Sapa, Noord Vietnam, 15-16-17 dec

15 december 2010 - Sapa, Vietnam

Nog maar net terug van Halong Bay, en dezelfde nacht al zitten we op de sleeper train naar Sapa.  Een tweede klasse "hard sleeper"... wat een ervaring.  Op maat gemaakt van de gemiddelde vietnamees... 2 cm ruimte links en rechts, en 10 cm boven je hoofd.  In 1 compartiment passen 6 bedden, als sardientjes in een blik zitten we opeen geperst.  Onze medereizigers... striclty vietnamese.


Om 6.00 s'morgens komen we in Sapa aan ... koud ! nat ! donker !   Amai, effe schrikken.  Ik dacht dat ik Azie zat, maar dit voelt eerder aan als Siberie ?  Een busje brengt ons naar ons hotel waar ons een warme douche en een ontbijtbuffet te wachten staat.  Daarna voelen we ons al een stuk beter, maar we beseffen wel dat we niet op dit klimaat voorzien zijn, dus voordat onze treck begint haasten we ons naar de markt om de nodige spullen in te slaan. 

Sjaals, handschoenen, twee paar kousen, een paar beenwarmers en een legging om onder onze broek te dragen.  En, als kers op de taart, huren we ieder nog een paar gummibotten voor de modder en de drets in Sapa deftig te kunnen trotseren.  Onze regenjassen worden bovengehaald en onze mutsen opgezet, en dan zijn we er klaar voor.  We volgen onze gids, of eerder gezegd hij moet ons volgen want we vinden dat hij soms een beetje treuzelt, en vlak in onze voetsporen een horde Sapa-vrouwtjes met hun koopwaar. 

De tocht gaat door de bergen, bosweggetjes, en rijsvelden naar de afgelegen dorpjes in de Sapa vallei.  Prachtige natuur ! en zaaaaaaaaaalige frisse lucht ! het koude natte weer deert ons niet.  We voelen ons als een stel kinderen op bosklassen.   Sapa is nog echt ongerept.  Nog niet aangetast door afval langs de weg en uitlaatgassen.  De tijd is hier precies stil blijven staan.  De mensen in de dorpjes lijden een eenvoudig boerenleven, met een minimum aan comfort en electriciteit, maar ze zien er zeker niet ongelukkig uit.  En de dieren nog minder... kippen, eenden, ossen en varkens lopen overal vrij rond.

• **OPDRACHT**:
Beantwoord kort de volgende vragen over het reisverslag over Sapa.
1. Hoeveel bedden passen er in één compartiment van de slaaptrein?
2. Hoe laat komen de reizigers in Sapa aan?
3. Wat huren ze ieder voor de modder?

• **GEGEVENSFRAGMENT**:
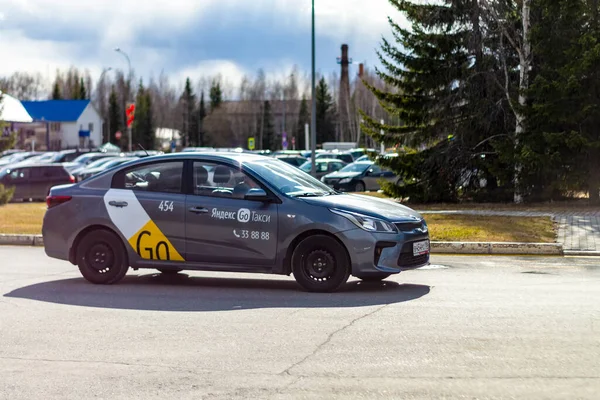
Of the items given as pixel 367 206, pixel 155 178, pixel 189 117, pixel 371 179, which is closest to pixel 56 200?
pixel 155 178

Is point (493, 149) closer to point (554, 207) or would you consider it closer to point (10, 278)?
point (554, 207)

• **ANTWOORD**:
1. Zes bedden.
2. Om 6.00 uur 's morgens.
3. Een paar gummibotten.